(Stored data)
_ _ _ _

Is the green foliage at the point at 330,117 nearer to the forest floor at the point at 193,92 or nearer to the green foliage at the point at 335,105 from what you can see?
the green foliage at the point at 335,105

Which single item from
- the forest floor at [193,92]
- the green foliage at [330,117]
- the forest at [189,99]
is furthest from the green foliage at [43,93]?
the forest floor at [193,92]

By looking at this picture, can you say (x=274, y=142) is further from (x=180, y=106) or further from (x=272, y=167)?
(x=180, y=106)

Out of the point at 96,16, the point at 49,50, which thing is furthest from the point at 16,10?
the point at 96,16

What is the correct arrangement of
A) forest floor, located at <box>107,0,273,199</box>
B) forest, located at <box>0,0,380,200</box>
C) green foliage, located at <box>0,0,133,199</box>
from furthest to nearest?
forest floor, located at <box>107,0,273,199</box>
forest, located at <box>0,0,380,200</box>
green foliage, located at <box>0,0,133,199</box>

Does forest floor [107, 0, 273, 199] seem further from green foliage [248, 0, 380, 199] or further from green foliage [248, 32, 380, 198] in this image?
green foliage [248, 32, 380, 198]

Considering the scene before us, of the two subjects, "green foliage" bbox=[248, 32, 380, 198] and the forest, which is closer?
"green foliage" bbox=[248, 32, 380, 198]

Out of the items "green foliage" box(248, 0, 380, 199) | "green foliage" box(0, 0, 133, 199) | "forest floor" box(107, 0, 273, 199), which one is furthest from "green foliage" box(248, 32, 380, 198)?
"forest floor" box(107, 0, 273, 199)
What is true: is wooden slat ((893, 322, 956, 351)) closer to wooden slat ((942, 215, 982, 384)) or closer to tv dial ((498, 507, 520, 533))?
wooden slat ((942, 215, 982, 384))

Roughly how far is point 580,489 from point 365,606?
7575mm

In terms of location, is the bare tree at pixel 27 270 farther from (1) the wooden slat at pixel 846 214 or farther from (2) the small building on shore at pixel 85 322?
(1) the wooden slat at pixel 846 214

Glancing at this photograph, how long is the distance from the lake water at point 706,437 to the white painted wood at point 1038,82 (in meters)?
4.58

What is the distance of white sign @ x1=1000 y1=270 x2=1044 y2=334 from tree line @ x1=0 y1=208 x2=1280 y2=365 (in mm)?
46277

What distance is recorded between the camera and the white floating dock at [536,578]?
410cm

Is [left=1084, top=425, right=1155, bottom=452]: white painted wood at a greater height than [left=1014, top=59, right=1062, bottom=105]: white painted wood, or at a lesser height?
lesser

_ _ _ _

* _Exercise details_
Change every "bare tree" in the items above to "leafless tree", keeping all other text the same.

* _Response for this exercise_
Is the green foliage at the point at 330,117 nearer to the forest floor at the point at 193,92 or nearer to the green foliage at the point at 335,105 from what you can see?
the green foliage at the point at 335,105

Which single item from
- the forest floor at [193,92]
- the green foliage at [330,117]
- the forest at [189,99]
is furthest from the green foliage at [43,93]?
the forest floor at [193,92]

By looking at this picture, can you say (x=274, y=142) is further from (x=180, y=106) or further from (x=272, y=167)?
(x=180, y=106)

Out of the point at 96,16, the point at 49,50, which thing is furthest from the point at 16,10?
the point at 96,16

What is the correct arrangement of
A) forest floor, located at <box>107,0,273,199</box>
B) forest, located at <box>0,0,380,200</box>
C) green foliage, located at <box>0,0,133,199</box>
from furthest to nearest?
forest floor, located at <box>107,0,273,199</box>
forest, located at <box>0,0,380,200</box>
green foliage, located at <box>0,0,133,199</box>

Does forest floor [107, 0, 273, 199] seem further from green foliage [248, 0, 380, 199] or further from green foliage [248, 32, 380, 198] in this image?
green foliage [248, 32, 380, 198]

Considering the scene before us, of the two subjects, "green foliage" bbox=[248, 32, 380, 198] and the forest, which is closer?
"green foliage" bbox=[248, 32, 380, 198]

Out of the items "green foliage" box(248, 0, 380, 199) | "green foliage" box(0, 0, 133, 199) | "forest floor" box(107, 0, 273, 199), which one is furthest from "green foliage" box(248, 32, 380, 198)?
"forest floor" box(107, 0, 273, 199)
What is true: is wooden slat ((893, 322, 956, 351)) closer to wooden slat ((942, 215, 982, 384)) or closer to tv dial ((498, 507, 520, 533))?
wooden slat ((942, 215, 982, 384))

Roughly how far is point 580,489 from point 365,606?
7575mm

In terms of location, is the leafless tree at pixel 27 270 farther from (1) the wooden slat at pixel 846 214 or farther from (2) the small building on shore at pixel 85 322?
(1) the wooden slat at pixel 846 214

Glancing at this photograph, how long is the distance from the lake water at point 706,437 to the white painted wood at point 1038,82 (in meters)?
4.58

What is the distance of white sign @ x1=1000 y1=270 x2=1044 y2=334 from tree line @ x1=0 y1=208 x2=1280 y2=365 (in mm)?
46277

What distance is recorded between the camera and the white floating dock at [536,578]?
410cm

Is [left=1084, top=425, right=1155, bottom=452]: white painted wood at a greater height than [left=1014, top=59, right=1062, bottom=105]: white painted wood, or at a lesser height?
lesser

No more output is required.